The practice of manual scavenging has been prevalent in India since time immemorial. Many people like Mahatma Gandhi and Prime Minister Narendra Modi, while talking about manual scavenging have referred to it as “one of the most honorable among the occupations” and a “spiritual experience,” respectively. However, a more accurate description would be the one given by Dr. B.R Ambedkar who stated that a man is not a scavenger because of the work, he is one because of his birth or, in other words, his caste. The caste system is based on the concepts of descent, endogamy, pollution and purity, which, as opposed to class, does not allow any upward movement for people of the lower castes. It has been called as one of the worst violations of human rights.

Manual scavengers remain victims of discrimination in India, despite numerous constitutional safeguards. Article 17 of the Indian Constitution prohibits untouchability, which is another malpractice which stems from the caste system. However, the practice of manual scavenging, which has been called the worst surviving symbol of untouchability, still persists. This work is one which has washed people from the lower castes off their dignity and has historically led to only injustice. The right to dignity is an inalienable right under the fundamental right to life enshrined in Article 21,[i] which manual scavengers are not subject to.
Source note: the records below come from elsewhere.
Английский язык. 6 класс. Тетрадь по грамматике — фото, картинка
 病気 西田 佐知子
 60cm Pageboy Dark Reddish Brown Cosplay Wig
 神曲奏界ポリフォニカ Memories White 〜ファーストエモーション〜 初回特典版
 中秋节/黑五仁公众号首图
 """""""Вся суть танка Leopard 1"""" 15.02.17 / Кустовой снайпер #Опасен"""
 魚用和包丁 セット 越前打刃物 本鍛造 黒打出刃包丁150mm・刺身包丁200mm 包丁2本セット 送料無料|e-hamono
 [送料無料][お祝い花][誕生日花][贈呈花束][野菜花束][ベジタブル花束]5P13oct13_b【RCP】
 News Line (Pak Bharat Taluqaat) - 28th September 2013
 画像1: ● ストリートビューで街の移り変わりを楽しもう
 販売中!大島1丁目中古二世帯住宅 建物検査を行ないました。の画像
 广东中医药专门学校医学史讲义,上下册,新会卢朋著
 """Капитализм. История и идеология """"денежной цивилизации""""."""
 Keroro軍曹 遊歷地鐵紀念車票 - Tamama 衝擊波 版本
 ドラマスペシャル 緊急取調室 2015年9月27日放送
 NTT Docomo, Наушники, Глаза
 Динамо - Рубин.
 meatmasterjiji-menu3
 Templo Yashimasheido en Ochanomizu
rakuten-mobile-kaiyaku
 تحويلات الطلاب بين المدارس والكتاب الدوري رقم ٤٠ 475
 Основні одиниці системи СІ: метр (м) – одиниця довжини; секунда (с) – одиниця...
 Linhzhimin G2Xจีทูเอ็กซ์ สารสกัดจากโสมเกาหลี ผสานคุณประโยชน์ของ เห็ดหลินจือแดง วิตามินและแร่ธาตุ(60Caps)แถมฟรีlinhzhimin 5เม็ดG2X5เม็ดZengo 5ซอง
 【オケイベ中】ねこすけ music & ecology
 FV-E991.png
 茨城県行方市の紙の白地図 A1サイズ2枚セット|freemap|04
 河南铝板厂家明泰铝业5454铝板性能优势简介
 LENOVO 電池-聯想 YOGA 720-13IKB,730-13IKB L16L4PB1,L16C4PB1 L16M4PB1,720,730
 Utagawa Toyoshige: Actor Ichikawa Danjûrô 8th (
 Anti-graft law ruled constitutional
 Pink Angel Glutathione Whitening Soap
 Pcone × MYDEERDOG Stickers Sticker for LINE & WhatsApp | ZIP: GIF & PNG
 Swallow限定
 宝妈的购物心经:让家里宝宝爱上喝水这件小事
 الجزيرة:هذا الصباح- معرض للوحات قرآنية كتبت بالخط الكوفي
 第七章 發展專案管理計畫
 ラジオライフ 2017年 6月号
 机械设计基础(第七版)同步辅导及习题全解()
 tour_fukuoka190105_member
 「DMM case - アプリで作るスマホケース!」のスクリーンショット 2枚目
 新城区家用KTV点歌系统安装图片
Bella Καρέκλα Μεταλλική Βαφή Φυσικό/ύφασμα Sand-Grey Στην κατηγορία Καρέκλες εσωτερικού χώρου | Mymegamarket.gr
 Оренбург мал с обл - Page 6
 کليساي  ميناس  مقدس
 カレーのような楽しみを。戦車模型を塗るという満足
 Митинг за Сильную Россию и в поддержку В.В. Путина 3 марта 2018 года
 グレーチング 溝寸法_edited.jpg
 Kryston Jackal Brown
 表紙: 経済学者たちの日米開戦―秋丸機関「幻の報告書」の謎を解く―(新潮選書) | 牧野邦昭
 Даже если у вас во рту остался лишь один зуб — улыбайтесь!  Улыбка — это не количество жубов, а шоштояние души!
Furthermore, the discrimination based on caste faced by these scavengers goes against Articles 14, 15 and 16 of the Constitution as well.    

In the year 1993, the Parliament enacted the Employment of Manual Scavengers and Construction of Dry Latrines (Prohibition) Act, 1993 for the bringing about a halt to the practice of manual scavenging. This Act remained inoperative till 1997 when it was applied to some States and Union Territories. Despite this, there was not much decline in the practice of manual scavenging. This Act was highly criticized for being inadequate because of which the government in 2013 enacted the Prohibition of Employment as Manual Scavengers and their Rehabilitation Act, 2013. The 2013 Act was put in place to end the practice of any form of manual cleaning, carrying, disposing, or handling of human waste. Even though the government realized the issues underlying such a horrific practice, the lack of implementation of the provisions of this Act makes one question as to whether the government did treat this practice as an actual problem. This non-implementation of the 2013 Act was tackled by the Supreme Court in Safai Karamchari Andolan vs. Union of India,[ii] where the State Governments and Union Territories were directed to take appropriate actions for the non-implementation and violation of various provisions of the Act.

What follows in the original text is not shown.